> Provided passage:
----

There is no inconsistency. They have not said that any particular one is the mechansim, they have considered many of the possible alternatives than can explain the observed anomalies. Thats how science works. You dont just come up with your theory of what redshifts represent, and then say that this is it, no alternative should be investigated. And the mechansisms they have investigated have been investigated for the very reason they have been tested in a lab.
Sigh.

Zeuzzz, that's a nice piece of fiction, a good bedtime story.

However, with the notable exception of Peratt (and, maybe, Alfvén), every 'plasma cosmologist' you've mentioned, to date, has been overjoyed (it seems) with Arpian 'intrinsic redshifts' ... despite the fact that

a) no mechanisms for any such were in any textbooks (or observable in any plasma physics labs) before Arp started with these publications, and

b) PC proponents are nothing if not vehement in their insistence on 'lab proof first!'

I mean, for goodness sake, despite the quite staggering amount of really, really, really solid experimental and observational support for General Relativity (GR), many (most? all??) PC proponent balk at interpreting the Hubble relationship within a model based on GR!

----

> Material provided:
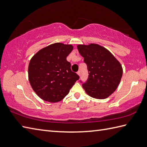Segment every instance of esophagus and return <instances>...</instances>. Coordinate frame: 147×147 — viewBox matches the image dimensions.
I'll return each instance as SVG.
<instances>
[{"instance_id": "1", "label": "esophagus", "mask_w": 147, "mask_h": 147, "mask_svg": "<svg viewBox=\"0 0 147 147\" xmlns=\"http://www.w3.org/2000/svg\"><path fill=\"white\" fill-rule=\"evenodd\" d=\"M77 74H78V75H79V76H80V75H81V71H78V73H77Z\"/></svg>"}]
</instances>
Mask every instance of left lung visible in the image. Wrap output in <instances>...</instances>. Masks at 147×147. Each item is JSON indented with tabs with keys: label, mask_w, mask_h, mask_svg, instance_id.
I'll use <instances>...</instances> for the list:
<instances>
[{
	"label": "left lung",
	"mask_w": 147,
	"mask_h": 147,
	"mask_svg": "<svg viewBox=\"0 0 147 147\" xmlns=\"http://www.w3.org/2000/svg\"><path fill=\"white\" fill-rule=\"evenodd\" d=\"M77 47L89 72L86 82L82 84L86 93L100 100L110 96L120 83V63L107 49L97 44H79Z\"/></svg>",
	"instance_id": "left-lung-1"
}]
</instances>
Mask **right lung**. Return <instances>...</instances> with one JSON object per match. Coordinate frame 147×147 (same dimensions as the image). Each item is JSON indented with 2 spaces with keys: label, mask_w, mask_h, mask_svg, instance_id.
<instances>
[{
  "label": "right lung",
  "mask_w": 147,
  "mask_h": 147,
  "mask_svg": "<svg viewBox=\"0 0 147 147\" xmlns=\"http://www.w3.org/2000/svg\"><path fill=\"white\" fill-rule=\"evenodd\" d=\"M73 49L71 44L54 43L39 50L30 60L29 83L42 100L51 103L61 101L79 80L66 60Z\"/></svg>",
  "instance_id": "add662e5"
}]
</instances>
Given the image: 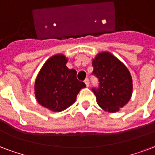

----

> Goal 1: In the passage on plasma cosmology, which theory is said to have a staggering amount of solid experimental and observational support?
> Goal 2: Copy the records, everything from the line containing "Mask every instance" down to the end of the records, omitting the pictures.
The passage on plasma cosmology and the records are separate material.

> Task solution 1: General Relativity (GR).

> Task solution 2:
Mask every instance of left lung visible in the image. Wrap output in <instances>...</instances>. Masks at 147×147. Each item is JSON indented with tabs with keys: label, mask_w, mask_h, mask_svg, instance_id.
I'll use <instances>...</instances> for the list:
<instances>
[{
	"label": "left lung",
	"mask_w": 147,
	"mask_h": 147,
	"mask_svg": "<svg viewBox=\"0 0 147 147\" xmlns=\"http://www.w3.org/2000/svg\"><path fill=\"white\" fill-rule=\"evenodd\" d=\"M77 47L89 72L86 82L82 84L86 93L100 100L110 96L120 83V63L107 49L97 44H79Z\"/></svg>",
	"instance_id": "left-lung-1"
}]
</instances>
Mask **right lung**. Return <instances>...</instances> with one JSON object per match. Coordinate frame 147×147 (same dimensions as the image). Each item is JSON indented with 2 spaces with keys: label, mask_w, mask_h, mask_svg, instance_id.
<instances>
[{
  "label": "right lung",
  "mask_w": 147,
  "mask_h": 147,
  "mask_svg": "<svg viewBox=\"0 0 147 147\" xmlns=\"http://www.w3.org/2000/svg\"><path fill=\"white\" fill-rule=\"evenodd\" d=\"M73 49L71 44L54 43L39 50L30 60L29 83L42 100L51 103L61 101L79 80L66 60Z\"/></svg>",
  "instance_id": "add662e5"
}]
</instances>
Given the image: 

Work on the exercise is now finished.